[Data entries]

----

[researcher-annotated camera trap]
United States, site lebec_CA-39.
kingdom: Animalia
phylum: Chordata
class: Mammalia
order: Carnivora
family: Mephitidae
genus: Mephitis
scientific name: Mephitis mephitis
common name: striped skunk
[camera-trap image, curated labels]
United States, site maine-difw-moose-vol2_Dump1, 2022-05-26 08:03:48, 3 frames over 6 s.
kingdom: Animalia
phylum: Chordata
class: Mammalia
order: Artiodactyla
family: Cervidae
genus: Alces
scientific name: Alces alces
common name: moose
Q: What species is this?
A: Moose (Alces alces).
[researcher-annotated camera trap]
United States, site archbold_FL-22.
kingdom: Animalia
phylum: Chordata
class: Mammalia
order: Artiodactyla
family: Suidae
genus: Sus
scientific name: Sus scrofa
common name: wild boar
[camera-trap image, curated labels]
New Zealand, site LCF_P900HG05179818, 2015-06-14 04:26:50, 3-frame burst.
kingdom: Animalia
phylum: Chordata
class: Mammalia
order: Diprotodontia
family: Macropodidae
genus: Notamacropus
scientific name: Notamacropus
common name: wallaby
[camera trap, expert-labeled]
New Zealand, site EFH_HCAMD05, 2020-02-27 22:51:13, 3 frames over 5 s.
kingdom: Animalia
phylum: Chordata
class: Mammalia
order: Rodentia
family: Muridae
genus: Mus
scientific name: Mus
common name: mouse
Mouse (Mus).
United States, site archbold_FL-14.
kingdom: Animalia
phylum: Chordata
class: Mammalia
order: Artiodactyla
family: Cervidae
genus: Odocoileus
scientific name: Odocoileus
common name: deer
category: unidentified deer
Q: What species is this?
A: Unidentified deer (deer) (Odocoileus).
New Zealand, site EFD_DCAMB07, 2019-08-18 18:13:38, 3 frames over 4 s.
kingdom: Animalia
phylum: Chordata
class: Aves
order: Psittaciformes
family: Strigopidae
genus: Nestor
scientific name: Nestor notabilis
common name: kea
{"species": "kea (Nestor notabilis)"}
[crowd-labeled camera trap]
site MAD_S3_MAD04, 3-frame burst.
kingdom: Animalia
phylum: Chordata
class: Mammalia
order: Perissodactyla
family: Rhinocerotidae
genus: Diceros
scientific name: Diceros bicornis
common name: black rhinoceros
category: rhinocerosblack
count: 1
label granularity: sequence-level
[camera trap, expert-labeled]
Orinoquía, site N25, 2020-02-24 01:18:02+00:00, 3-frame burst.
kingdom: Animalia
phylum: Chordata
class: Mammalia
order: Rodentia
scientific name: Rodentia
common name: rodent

----

**Exercise aim**
After reading the data above, print it all again exactly.

**Written solution**
[researcher-annotated camera trap]
United States, site lebec_CA-39.
kingdom: Animalia
phylum: Chordata
class: Mammalia
order: Carnivora
family: Mephitidae
genus: Mephitis
scientific name: Mephitis mephitis
common name: striped skunk
[camera-trap image, curated labels]
United States, site maine-difw-moose-vol2_Dump1, 2022-05-26 08:03:48, 3 frames over 6 s.
kingdom: Animalia
phylum: Chordata
class: Mammalia
order: Artiodactyla
family: Cervidae
genus: Alces
scientific name: Alces alces
common name: moose
Q: What species is this?
A: Moose (Alces alces).
[researcher-annotated camera trap]
United States, site archbold_FL-22.
kingdom: Animalia
phylum: Chordata
class: Mammalia
order: Artiodactyla
family: Suidae
genus: Sus
scientific name: Sus scrofa
common name: wild boar
[camera-trap image, curated labels]
New Zealand, site LCF_P900HG05179818, 2015-06-14 04:26:50, 3-frame burst.
kingdom: Animalia
phylum: Chordata
class: Mammalia
order: Diprotodontia
family: Macropodidae
genus: Notamacropus
scientific name: Notamacropus
common name: wallaby
[camera trap, expert-labeled]
New Zealand, site EFH_HCAMD05, 2020-02-27 22:51:13, 3 frames over 5 s.
kingdom: Animalia
phylum: Chordata
class: Mammalia
order: Rodentia
family: Muridae
genus: Mus
scientific name: Mus
common name: mouse
Mouse (Mus).
United States, site archbold_FL-14.
kingdom: Animalia
phylum: Chordata
class: Mammalia
order: Artiodactyla
family: Cervidae
genus: Odocoileus
scientific name: Odocoileus
common name: deer
category: unidentified deer
Q: What species is this?
A: Unidentified deer (deer) (Odocoileus).
New Zealand, site EFD_DCAMB07, 2019-08-18 18:13:38, 3 frames over 4 s.
kingdom: Animalia
phylum: Chordata
class: Aves
order: Psittaciformes
family: Strigopidae
genus: Nestor
scientific name: Nestor notabilis
common name: kea
{"species": "kea (Nestor notabilis)"}
[crowd-labeled camera trap]
site MAD_S3_MAD04, 3-frame burst.
kingdom: Animalia
phylum: Chordata
class: Mammalia
order: Perissodactyla
family: Rhinocerotidae
genus: Diceros
scientific name: Diceros bicornis
common name: black rhinoceros
category: rhinocerosblack
count: 1
label granularity: sequence-level
[camera trap, expert-labeled]
Orinoquía, site N25, 2020-02-24 01:18:02+00:00, 3-frame burst.
kingdom: Animalia
phylum: Chordata
class: Mammalia
order: Rodentia
scientific name: Rodentia
common name: rodent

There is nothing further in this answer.